→ **Your assignment**
When you reach the line containing "9ct Yellow Gold" in the records below, start copying exactly, and stop once you have copied the line containing "Sweet Ankle Closure".

→ **Given records**

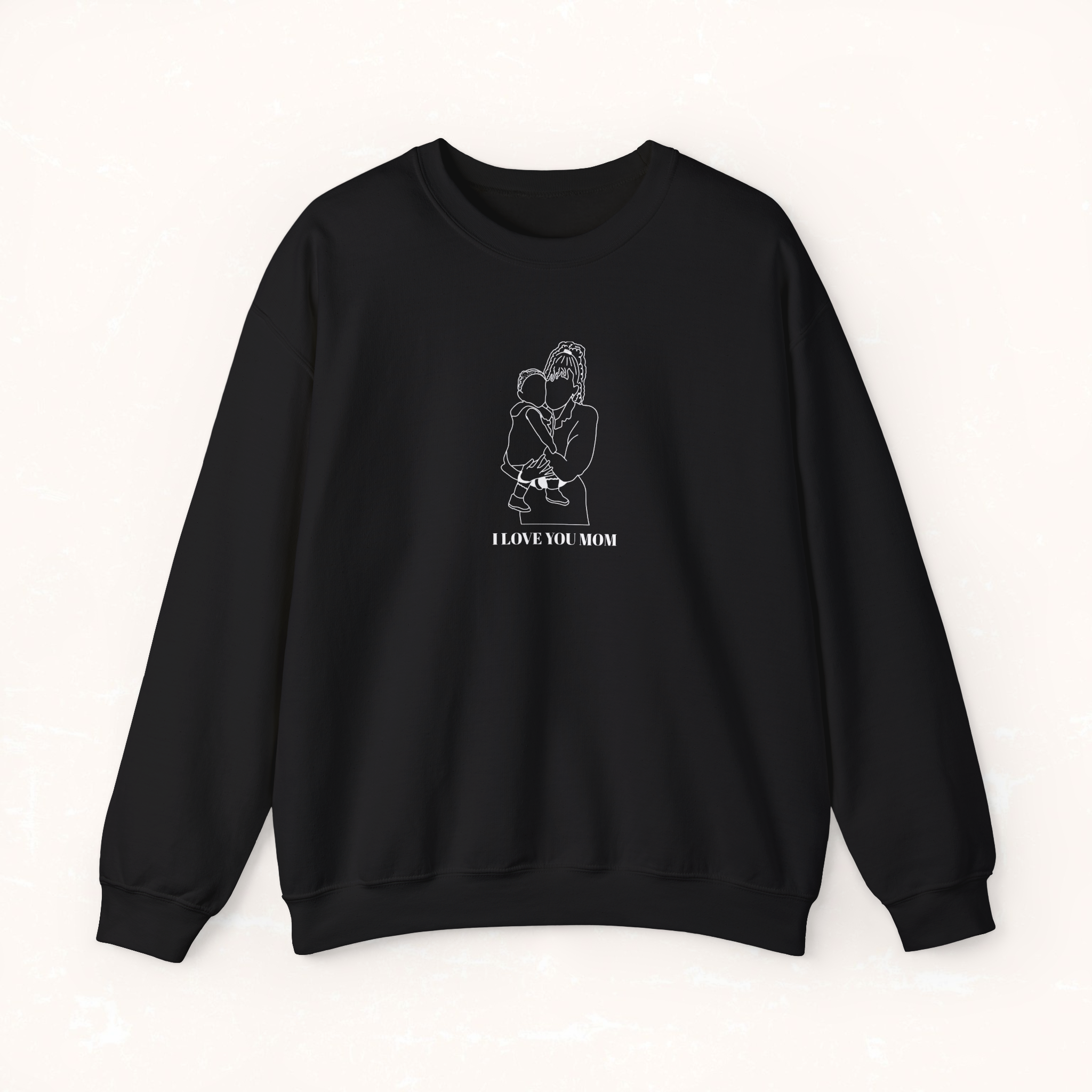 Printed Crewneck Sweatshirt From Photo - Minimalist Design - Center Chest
...
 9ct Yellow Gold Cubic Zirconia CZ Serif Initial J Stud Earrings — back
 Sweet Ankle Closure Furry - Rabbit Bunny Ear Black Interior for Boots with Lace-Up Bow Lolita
* * *
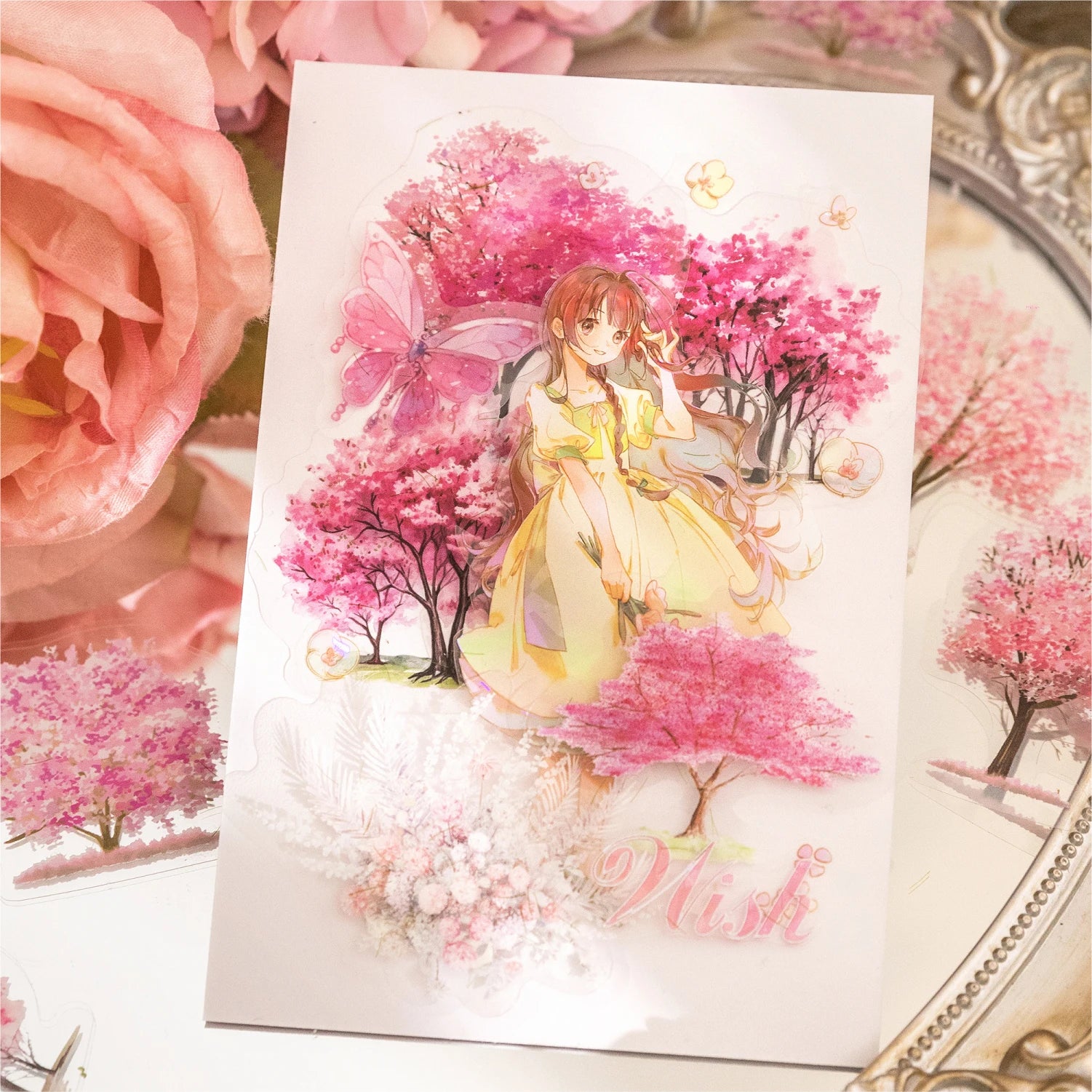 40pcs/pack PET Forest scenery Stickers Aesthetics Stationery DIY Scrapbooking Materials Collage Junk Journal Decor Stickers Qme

→ **Answer to this exercise**
 9ct Yellow Gold Cubic Zirconia CZ Serif Initial J Stud Earrings — back
 Sweet Ankle Closure Furry - Rabbit Bunny Ear Black Interior for Boots with Lace-Up Bow Lolita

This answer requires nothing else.